# Struggles and Support > Nutrition, Supplements and Exercise >  >  Dessert and treats

## Misssy

So I am currently craving some treats. It used to be that I didn't have or want dessert all the time, now I pretty much do want it almost every night something sweet and fattening. Right now I want some chocolate cookies, I really want to bake but unfortunately I have to share a kitchen etc. I don't wish to make a big mess of course.

----------


## life

chocolate is what i crave, if i could i would live of it,i would, dont know why, probably sugar addiction, the only chocolate i dont like is high quality dark chocolate (high % of cocoa and low % of sugar) = yeah sugar addiction  ::(:

----------


## L

I made the best cookies the last day - was my first time and they were so perfect.....I want more....

----------


## VickieKitties

For years I was a baker and cake decorator, so that stuff doesn't really appeal to me personally, but I really enjoy baking for others.  Lately I've made a few tasty fruit cobblers and have been experimenting with an ice cream machine. I use almond milk for the ice cream, and sweeten with brown sugar or honey.  ::):

----------


## Otherside

Man, I really want to bake right now. I made an almond sponge the other day with nectarines on the top. It was delicious. There's always something I like about eating something you made.

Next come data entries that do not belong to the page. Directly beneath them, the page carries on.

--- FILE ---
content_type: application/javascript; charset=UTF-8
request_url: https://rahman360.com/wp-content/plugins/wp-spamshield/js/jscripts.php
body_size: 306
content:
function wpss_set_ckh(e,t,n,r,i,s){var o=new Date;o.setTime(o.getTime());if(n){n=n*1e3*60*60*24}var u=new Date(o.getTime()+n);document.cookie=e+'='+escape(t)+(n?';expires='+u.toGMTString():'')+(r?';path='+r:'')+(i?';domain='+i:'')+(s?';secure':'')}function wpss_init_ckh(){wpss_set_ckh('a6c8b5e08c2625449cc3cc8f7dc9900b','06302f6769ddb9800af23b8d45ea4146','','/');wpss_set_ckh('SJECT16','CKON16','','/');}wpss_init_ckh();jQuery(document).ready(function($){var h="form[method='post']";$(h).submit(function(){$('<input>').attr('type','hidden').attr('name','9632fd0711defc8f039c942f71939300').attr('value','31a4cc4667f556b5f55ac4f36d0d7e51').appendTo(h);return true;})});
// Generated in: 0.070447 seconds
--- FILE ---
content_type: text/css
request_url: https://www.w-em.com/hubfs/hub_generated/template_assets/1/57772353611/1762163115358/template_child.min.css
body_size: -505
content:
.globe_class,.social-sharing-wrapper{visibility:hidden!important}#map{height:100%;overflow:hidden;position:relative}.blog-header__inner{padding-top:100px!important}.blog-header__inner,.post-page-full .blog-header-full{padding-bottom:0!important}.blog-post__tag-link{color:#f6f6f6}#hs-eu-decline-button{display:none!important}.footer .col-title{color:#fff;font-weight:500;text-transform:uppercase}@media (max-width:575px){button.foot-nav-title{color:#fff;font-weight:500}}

Eating something from the store can never compare to eating something you made personally.

I wanna back now...except it ten to nine. And nobody is going to be happy with my spending a few hours baking at this time of night and most likely, as I usually seem to do, making a mess by being the clumsy cook.

----------


## VickieKitties

> Man, I really want to bake right now. I made an almond sponge the other day with nectarines on the top. It was delicious. There's always something I like about eating something you made. Eating something from the store can never compare to eating something you made personally.
> 
> I wanna back now...except it ten to nine. And nobody is going to be happy with my spending a few hours baking at this time of night and most likely, as I usually seem to do, making a mess by being the clumsy cook.



Night is the best time for baking!  ::):  the almond sponge with nectarine sounds right up my alley.  What's up next on the menu?

----------


## Misssy

Yes I agree the almond sponge and nectarine does sound good.

----------